リダ会長、冒険者見習いになる【1】
「研修ですか?」
キョトンとした顔のまま、私は眼前の先生に向かって口を開いた。
ある日の放課後の事である。
その日、授業を終わらせた私とアリンの二人は、教科書を鞄の中に入れて自宅の寮へと帰ろうとしていた時、最後の授業を担当していた先生に声を掛けられていた。
声を掛けて来た先生は、いつぞや私に基礎魔導を教わりにやって来た先生。
気の良い先生なので、私的には好きな先生だ。
そこはさて置いて。
「そうです。毎年、この時期になると二学年の生徒には、冒険者になる事を想定とした研修会を開くのですよ」
……へぇ。
何気に初耳だ。
しかし、それでいて実に合理的ではある。
在校生の全てが冒険者になるとは限らないが、その大半が冒険者になる事を前提として学園で勉強をしているのであれば、在校期間中に冒険者がどんな仕事をしているのかを、自分の目で確かめて置いた方が建設的だからだ。
しかしながら。
「研修の参加・不参加は、生徒の意思で決めても問題はない物で、決して強制ではないのですが……リダさんは研修に興味がある物だと思って、少し聞いて見ました」
にこやかに答える先生の言葉を聞いて、私は少し不思議な気持ちにさせられた。
この先生が、私の事をどの程度まで知っているのかは知らない。
私が、実は冒険者協会の会長である事を知らないで、物を言っている可能性すら想定の範囲内だ。
しかし、私が会長ある事を知らないと仮定しても、
「何故、先生は私が研修に興味があると思われたのですか?」
これが私なりに不思議ではあった。
ともすれば、私は完全に冒険者志望の人間だから、是非体験して欲しいと言う意味で答えていたのかも知れないのだが……それであっても、複雑な気持ちになってしまう。
知らないかも知れないけど……それでも、私は会長だぞ?
冒険者の頂点に位置する会長さんだぞ?
……なんで、冒険者見習いをやらないと行けないんだ?
微妙に素朴な疑問を胸中に抱く私を前に、先生は依然としてにこやかな笑みを作ったまま、こうと私に答えた。
「リダさんの娘さん……アリンちゃんに、冒険者の心得と言いますか、そう言った物を体験させたいのかなぁ?……と、思いまして」
「ああ! なるほど!」
確かにそうだ!
先生の言葉に、目からウロコが落ちた気持ちになってしまった。
同時に、私は自己嫌悪する。
自分の事しか考えていない事実が、そこに存在していた。
「確かに、アリンの事を考えるのなら、良い機会だったと思います。

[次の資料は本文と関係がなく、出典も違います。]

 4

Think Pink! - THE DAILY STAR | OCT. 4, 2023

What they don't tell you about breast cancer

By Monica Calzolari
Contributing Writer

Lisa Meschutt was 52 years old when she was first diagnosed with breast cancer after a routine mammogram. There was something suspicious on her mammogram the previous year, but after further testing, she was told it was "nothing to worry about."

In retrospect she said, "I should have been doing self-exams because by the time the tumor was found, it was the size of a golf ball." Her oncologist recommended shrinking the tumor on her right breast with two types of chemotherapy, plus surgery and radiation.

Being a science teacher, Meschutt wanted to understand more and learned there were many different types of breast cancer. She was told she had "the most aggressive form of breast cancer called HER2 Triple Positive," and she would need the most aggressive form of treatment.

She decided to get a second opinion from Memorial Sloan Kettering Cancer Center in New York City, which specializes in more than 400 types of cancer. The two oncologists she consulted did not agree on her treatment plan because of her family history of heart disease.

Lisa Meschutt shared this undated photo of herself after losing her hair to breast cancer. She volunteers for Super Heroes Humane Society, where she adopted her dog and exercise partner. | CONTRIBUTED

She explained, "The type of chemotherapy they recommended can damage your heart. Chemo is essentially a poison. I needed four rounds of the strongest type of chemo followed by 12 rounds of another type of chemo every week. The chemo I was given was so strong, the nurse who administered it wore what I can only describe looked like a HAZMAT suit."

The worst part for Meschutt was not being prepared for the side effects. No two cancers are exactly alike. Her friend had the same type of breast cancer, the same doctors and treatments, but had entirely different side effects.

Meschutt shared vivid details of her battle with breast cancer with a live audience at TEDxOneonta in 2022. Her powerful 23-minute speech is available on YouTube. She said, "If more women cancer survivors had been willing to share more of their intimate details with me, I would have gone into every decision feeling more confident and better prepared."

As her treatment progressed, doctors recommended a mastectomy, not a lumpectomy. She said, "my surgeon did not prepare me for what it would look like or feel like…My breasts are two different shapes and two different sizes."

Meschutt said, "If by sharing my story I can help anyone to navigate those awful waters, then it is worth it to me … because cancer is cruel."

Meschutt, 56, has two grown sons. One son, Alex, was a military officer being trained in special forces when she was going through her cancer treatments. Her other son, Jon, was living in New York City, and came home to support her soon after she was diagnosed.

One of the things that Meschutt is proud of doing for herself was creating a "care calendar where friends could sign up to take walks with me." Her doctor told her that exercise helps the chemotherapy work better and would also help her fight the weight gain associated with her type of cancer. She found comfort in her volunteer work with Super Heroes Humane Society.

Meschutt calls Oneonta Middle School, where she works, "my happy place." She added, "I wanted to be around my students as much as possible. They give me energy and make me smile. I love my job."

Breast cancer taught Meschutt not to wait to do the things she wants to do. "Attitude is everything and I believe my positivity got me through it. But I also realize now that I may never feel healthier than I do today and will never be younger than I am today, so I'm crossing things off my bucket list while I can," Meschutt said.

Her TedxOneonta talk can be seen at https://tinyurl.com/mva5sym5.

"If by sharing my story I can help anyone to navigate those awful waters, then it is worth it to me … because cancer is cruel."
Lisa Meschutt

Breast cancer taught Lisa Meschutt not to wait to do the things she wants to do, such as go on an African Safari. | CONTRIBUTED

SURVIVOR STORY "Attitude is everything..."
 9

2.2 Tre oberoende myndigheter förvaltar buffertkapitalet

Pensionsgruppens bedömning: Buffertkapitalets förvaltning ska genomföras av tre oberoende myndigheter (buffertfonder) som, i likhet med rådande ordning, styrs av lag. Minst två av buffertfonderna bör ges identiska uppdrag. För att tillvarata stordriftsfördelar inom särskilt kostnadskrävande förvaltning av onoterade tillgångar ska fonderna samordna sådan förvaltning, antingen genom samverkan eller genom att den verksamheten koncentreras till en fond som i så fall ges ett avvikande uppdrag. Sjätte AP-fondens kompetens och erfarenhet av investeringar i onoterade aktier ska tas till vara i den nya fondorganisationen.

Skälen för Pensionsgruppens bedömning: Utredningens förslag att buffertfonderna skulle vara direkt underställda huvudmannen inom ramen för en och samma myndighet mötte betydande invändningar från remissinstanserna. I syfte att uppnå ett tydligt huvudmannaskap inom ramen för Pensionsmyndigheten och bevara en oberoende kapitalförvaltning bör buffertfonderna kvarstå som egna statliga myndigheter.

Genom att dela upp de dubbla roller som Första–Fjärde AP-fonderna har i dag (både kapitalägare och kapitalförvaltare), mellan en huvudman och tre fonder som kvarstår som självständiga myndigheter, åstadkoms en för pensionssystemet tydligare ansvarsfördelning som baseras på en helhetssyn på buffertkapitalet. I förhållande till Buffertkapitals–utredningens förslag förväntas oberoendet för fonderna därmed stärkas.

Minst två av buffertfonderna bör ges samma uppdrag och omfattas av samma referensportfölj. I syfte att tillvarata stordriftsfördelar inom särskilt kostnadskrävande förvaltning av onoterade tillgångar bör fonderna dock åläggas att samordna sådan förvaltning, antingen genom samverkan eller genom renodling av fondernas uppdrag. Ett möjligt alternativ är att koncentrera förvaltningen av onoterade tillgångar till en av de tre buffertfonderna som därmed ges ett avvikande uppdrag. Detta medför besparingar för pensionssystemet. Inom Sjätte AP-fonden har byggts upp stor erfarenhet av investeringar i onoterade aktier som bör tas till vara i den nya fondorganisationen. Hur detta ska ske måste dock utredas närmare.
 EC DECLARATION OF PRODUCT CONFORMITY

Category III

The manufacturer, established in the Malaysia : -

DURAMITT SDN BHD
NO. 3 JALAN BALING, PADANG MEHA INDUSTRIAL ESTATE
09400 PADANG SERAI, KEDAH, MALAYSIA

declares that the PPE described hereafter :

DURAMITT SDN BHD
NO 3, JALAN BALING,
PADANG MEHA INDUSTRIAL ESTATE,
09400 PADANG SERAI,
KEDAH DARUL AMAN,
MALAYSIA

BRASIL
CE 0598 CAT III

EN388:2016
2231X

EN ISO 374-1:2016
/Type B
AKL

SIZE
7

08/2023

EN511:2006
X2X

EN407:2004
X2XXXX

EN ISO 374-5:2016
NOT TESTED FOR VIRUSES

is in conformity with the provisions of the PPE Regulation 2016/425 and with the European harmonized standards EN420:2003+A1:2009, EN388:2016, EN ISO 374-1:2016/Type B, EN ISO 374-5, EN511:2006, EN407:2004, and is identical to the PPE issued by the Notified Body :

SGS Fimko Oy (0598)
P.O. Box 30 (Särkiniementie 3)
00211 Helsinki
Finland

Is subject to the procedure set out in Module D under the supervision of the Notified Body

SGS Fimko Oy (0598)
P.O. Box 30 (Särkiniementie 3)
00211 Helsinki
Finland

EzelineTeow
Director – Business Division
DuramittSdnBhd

最終的に冒険者を志望するかどうかはアリンの意思に任せるつもりではありましたが、そうであってもアリンに冒険者の仕事を見せるのは、良い機会でもありますね」
先生の話しを耳にして、私は納得する形で声を返した。
全く以てその通り過ぎた。
アリンが冒険者をやらないにしても、私は冒険者家業を今後もやると思うし、そうなれば親の仕事がどんな物であるのかを、娘に見せる事が出来る良い機会でもあったのだ。
「そうですよね? アリンちゃんには未来があります。しかも、とびっきり優秀な人材でもあります。可能であれば冒険者として活動して欲しいと言う気持ちも兼ねて、リダさんもこの研修には興味を持っているんじゃないかな? と、思っていた所だったのですよ?」
「はい、そうですね! 正確に言うと、初耳だったので……その、興味を持ったのは今だったりもしますが、すごく興味深い内容だと思います」
先生の言葉に、私は少しだけ肩を竦めつつ答え……しかし、とても興味を惹かれた部分を強調して声を返した。
実際の所、私としても可能であればアリンには冒険者をして貰いたい。
理由は簡素な物だ。
私の持っている理想の未来像は、決して私の代で達成出来るとは限らないからだ。
そうなれば、私の意思を継ぐ後継者が欲しい事になるのだが……その意思を娘が継いでくれるのなら、これ以上に嬉しい事はないのだ。
ここは少しばかり自分なりのエゴが存在しているかも知れないけどさ? だけど、やっぱり自分の半身でもある娘であれば、親としては嬉しい訳だよ。
「では、研修には参加と言う形でよろしいですか?」
「はい! よろしくお願いします!」
先生の言葉に、私は二つ返事でOKを出して見せる。
かくして、私はアリンと二人で冒険者の見習いと言う形で、学園の研修に参加して行く事になるのだった。
●◎○◎●
数日後。
私は、アリンと二人で学園の近所にある冒険者協会の支部へと向かっていた。